Dabashi began the op-ed by calling for Muslims and Jews to unite against anti-Semitism; however, he proceeded to accuse Zionists of using the anti-Semitism label “to silence, paralyze and neutralize their political opponents.”

“Today, anti-Semitism is real and Zionists are categorically unqualified even to detect, let alone to fight it. Jews are the victims, Zionists the beneficiaries of anti-Semitism,” Dabashi wrote. “The Prime Minister of Israel, Benjamin Netanyahu, freely and openly elected as the top political figure of the Zionists, is a rank racist with a widespread coalition with all other racists, including anti-Semites, chief among them the US President, Donald Trump.”
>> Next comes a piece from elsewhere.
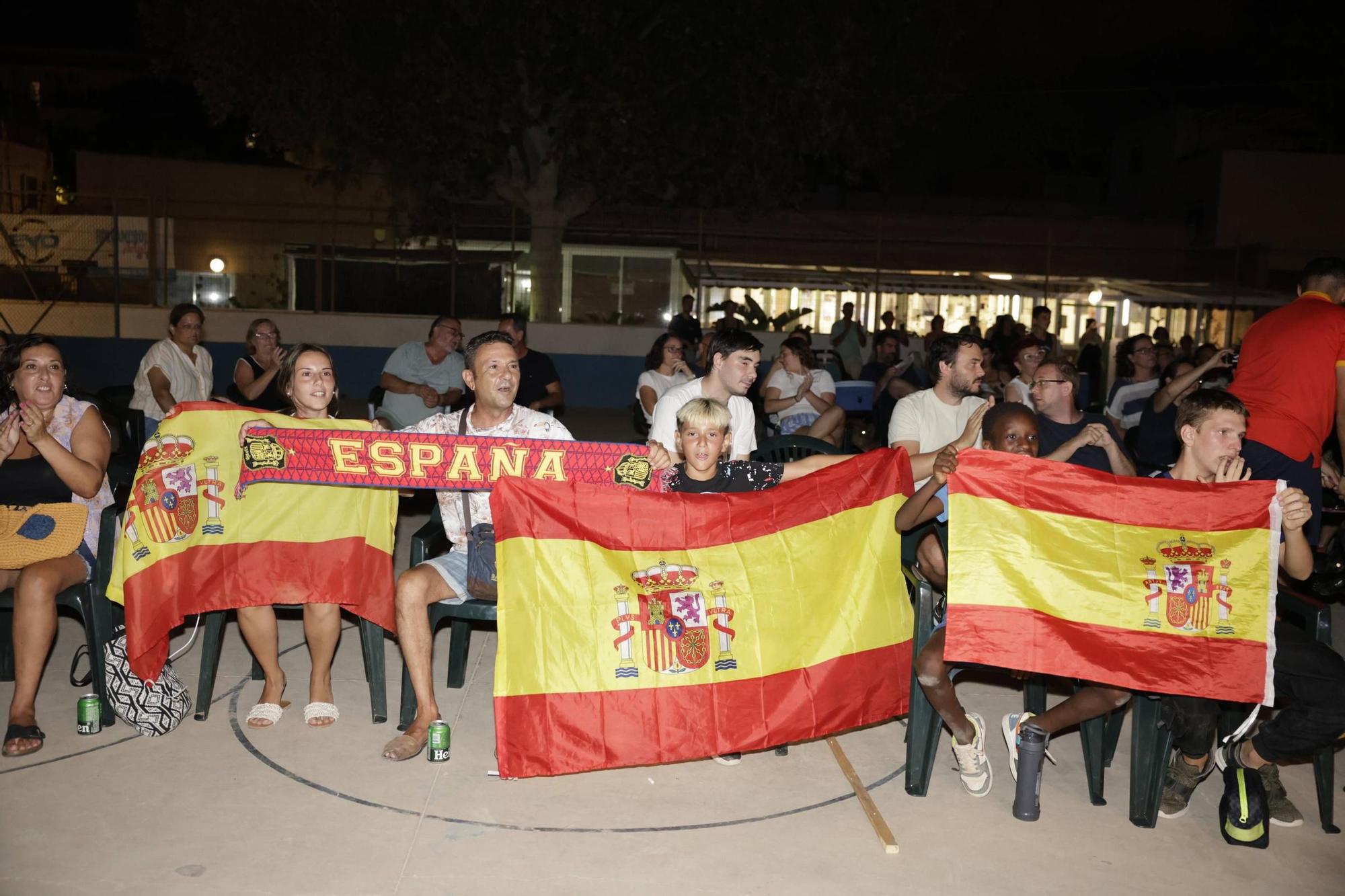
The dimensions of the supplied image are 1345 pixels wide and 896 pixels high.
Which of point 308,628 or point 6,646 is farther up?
point 308,628

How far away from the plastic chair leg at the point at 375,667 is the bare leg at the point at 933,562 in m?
2.45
Dabashi added that Zionists don’t have the “moral authority” to combat anti-Semitism because they are “hardcore or liberal advocates of that ideology of land theft, occupation and incremental genocide of Palestinians.” He went onto write that anti-Semitism is a “deadly European disease” and cited a March 7 op-ed from Peter Beinart at The Forward arguing that anti-Zionism isn’t anti-Semitism.

“Jews and Muslims are natural allies in this battle against racism in the intertwined forms of entrenched anti-Semitism and widespread Islamophobia,” Dabashi concludes his op-ed. “Zionists and racist Europeans know this. The conflation of Zionism and Judaism, as recently staged by [French President Emmanuel] Macron, is a false flag to confuse the issue and prevent the active solidarity of these two main victims of their racism.”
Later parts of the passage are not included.